• **Collected data entries**
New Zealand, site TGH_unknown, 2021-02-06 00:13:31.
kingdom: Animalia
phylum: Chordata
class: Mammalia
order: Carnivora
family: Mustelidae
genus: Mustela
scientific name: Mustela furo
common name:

• **WHAT YOU HAVE TO DO**
Please return exactly the lines from the one containing "order: Carnivora" through the end of the entries above, adding no other line.

• **OUTPUT OF THE EXERCISE**
order: Carnivora
family: Mustelidae
genus: Mustela
scientific name: Mustela furo
common name:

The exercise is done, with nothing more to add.